**What you need to do:** Copy out every record below exactly as written, but leave out any pictures.
=== Data section ===
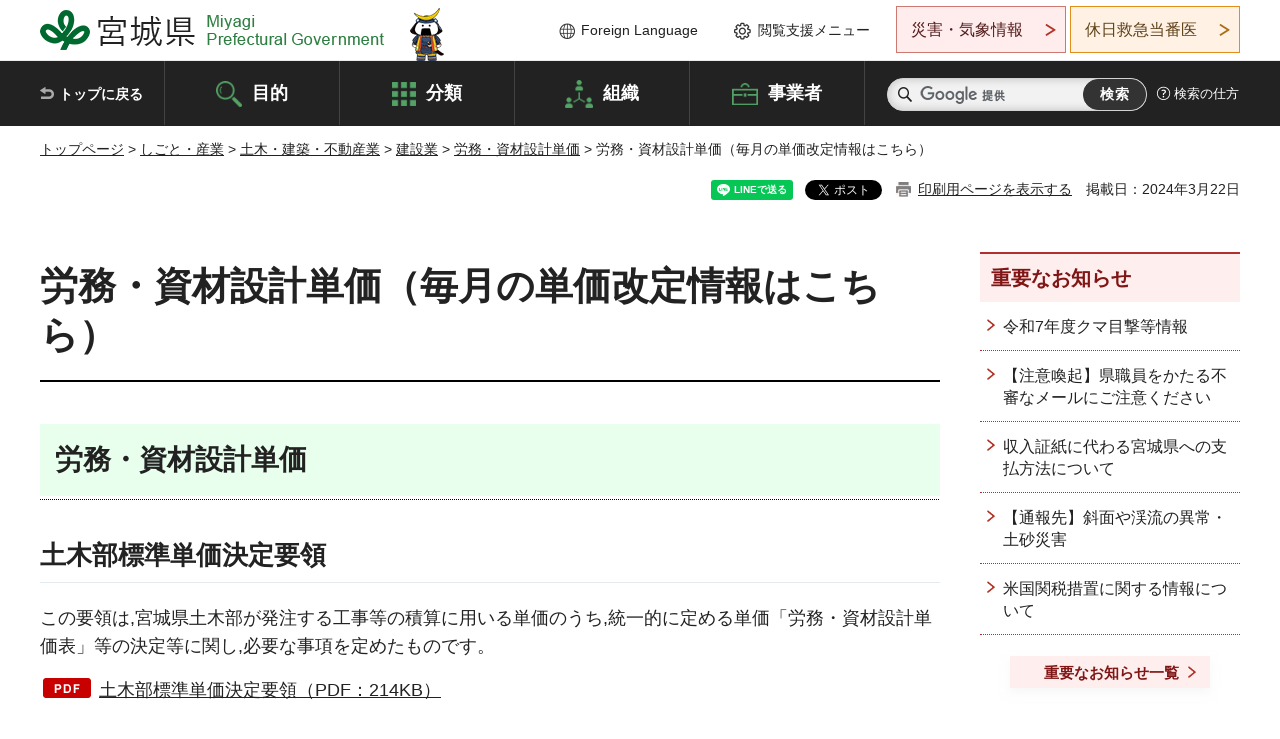

--- FILE ---
content_type: text/html; charset=UTF-8
request_url: https://www.pref.miyagi.jp/cgi-bin/recommend/handle_get/get_recommend.php?page_id=11793&limit=5
body_size: 714
content:
{"status":"success","results":"<ul><li><a href=\"https:\/\/www.pref.miyagi.jp\/soshiki\/jigyokanri\/reiwa7nentanka.html\">\u4ee4\u548c7\u5e74\u5ea6\u52b4\u52d9\u30fb\u8cc7\u6750\u8a2d\u8a08\u5358\u4fa1<\/a><\/li>\n<li><a href=\"https:\/\/www.pref.miyagi.jp\/soshiki\/jigyokanri\/index.html\">\u4e8b\u696d\u7ba1\u7406\u8ab2<\/a><\/li>\n<li><a href=\"https:\/\/www.pref.miyagi.jp\/soshiki\/jigyokanri\/reiwa6nentanka.html\">\u4ee4\u548c6\u5e74\u5ea6\u52b4\u52d9\u30fb\u8cc7\u6750\u8a2d\u8a08\u5358\u4fa1<\/a><\/li>\n<li><a href=\"https:\/\/www.pref.miyagi.jp\/soshiki\/jigyokanri\/reiwa5nentanka.html\">\u4ee4\u548c5\u5e74\u5ea6\u52b4\u52d9\u30fb\u8cc7\u6750\u8a2d\u8a08\u5358\u4fa1<\/a><\/li>\n<li><a href=\"https:\/\/www.pref.miyagi.jp\/soshiki\/keiyaku\/index.html\">\u5951\u7d04\u8ab2<\/a><\/li><\/ul>"}

--- FILE ---
content_type: text/html; charset=UTF-8
request_url: https://www.pref.miyagi.jp/cgi-bin/recommend/handle_get/get_recommend.php?page_id=11793&limit=5
body_size: 648
content:
{"status":"success","results":"<ul><li><a href=\"https:\/\/www.pref.miyagi.jp\/soshiki\/jigyokanri\/reiwa7nentanka.html\">\u4ee4\u548c7\u5e74\u5ea6\u52b4\u52d9\u30fb\u8cc7\u6750\u8a2d\u8a08\u5358\u4fa1<\/a><\/li>\n<li><a href=\"https:\/\/www.pref.miyagi.jp\/soshiki\/jigyokanri\/index.html\">\u4e8b\u696d\u7ba1\u7406\u8ab2<\/a><\/li>\n<li><a href=\"https:\/\/www.pref.miyagi.jp\/soshiki\/jigyokanri\/reiwa6nentanka.html\">\u4ee4\u548c6\u5e74\u5ea6\u52b4\u52d9\u30fb\u8cc7\u6750\u8a2d\u8a08\u5358\u4fa1<\/a><\/li>\n<li><a href=\"https:\/\/www.pref.miyagi.jp\/soshiki\/jigyokanri\/reiwa5nentanka.html\">\u4ee4\u548c5\u5e74\u5ea6\u52b4\u52d9\u30fb\u8cc7\u6750\u8a2d\u8a08\u5358\u4fa1<\/a><\/li>\n<li><a href=\"https:\/\/www.pref.miyagi.jp\/soshiki\/keiyaku\/index.html\">\u5951\u7d04\u8ab2<\/a><\/li><\/ul>"}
===
**Result:**
--- FILE ---
content_type: text/html; charset=UTF-8
request_url: https://www.pref.miyagi.jp/cgi-bin/recommend/handle_get/get_recommend.php?page_id=11793&limit=5
body_size: 714
content:
{"status":"success","results":"<ul><li><a href=\"https:\/\/www.pref.miyagi.jp\/soshiki\/jigyokanri\/reiwa7nentanka.html\">\u4ee4\u548c7\u5e74\u5ea6\u52b4\u52d9\u30fb\u8cc7\u6750\u8a2d\u8a08\u5358\u4fa1<\/a><\/li>\n<li><a href=\"https:\/\/www.pref.miyagi.jp\/soshiki\/jigyokanri\/index.html\">\u4e8b\u696d\u7ba1\u7406\u8ab2<\/a><\/li>\n<li><a href=\"https:\/\/www.pref.miyagi.jp\/soshiki\/jigyokanri\/reiwa6nentanka.html\">\u4ee4\u548c6\u5e74\u5ea6\u52b4\u52d9\u30fb\u8cc7\u6750\u8a2d\u8a08\u5358\u4fa1<\/a><\/li>\n<li><a href=\"https:\/\/www.pref.miyagi.jp\/soshiki\/jigyokanri\/reiwa5nentanka.html\">\u4ee4\u548c5\u5e74\u5ea6\u52b4\u52d9\u30fb\u8cc7\u6750\u8a2d\u8a08\u5358\u4fa1<\/a><\/li>\n<li><a href=\"https:\/\/www.pref.miyagi.jp\/soshiki\/keiyaku\/index.html\">\u5951\u7d04\u8ab2<\/a><\/li><\/ul>"}

--- FILE ---
content_type: text/html; charset=UTF-8
request_url: https://www.pref.miyagi.jp/cgi-bin/recommend/handle_get/get_recommend.php?page_id=11793&limit=5
body_size: 648
content:
{"status":"success","results":"<ul><li><a href=\"https:\/\/www.pref.miyagi.jp\/soshiki\/jigyokanri\/reiwa7nentanka.html\">\u4ee4\u548c7\u5e74\u5ea6\u52b4\u52d9\u30fb\u8cc7\u6750\u8a2d\u8a08\u5358\u4fa1<\/a><\/li>\n<li><a href=\"https:\/\/www.pref.miyagi.jp\/soshiki\/jigyokanri\/index.html\">\u4e8b\u696d\u7ba1\u7406\u8ab2<\/a><\/li>\n<li><a href=\"https:\/\/www.pref.miyagi.jp\/soshiki\/jigyokanri\/reiwa6nentanka.html\">\u4ee4\u548c6\u5e74\u5ea6\u52b4\u52d9\u30fb\u8cc7\u6750\u8a2d\u8a08\u5358\u4fa1<\/a><\/li>\n<li><a href=\"https:\/\/www.pref.miyagi.jp\/soshiki\/jigyokanri\/reiwa5nentanka.html\">\u4ee4\u548c5\u5e74\u5ea6\u52b4\u52d9\u30fb\u8cc7\u6750\u8a2d\u8a08\u5358\u4fa1<\/a><\/li>\n<li><a href=\"https:\/\/www.pref.miyagi.jp\/soshiki\/keiyaku\/index.html\">\u5951\u7d04\u8ab2<\/a><\/li><\/ul>"}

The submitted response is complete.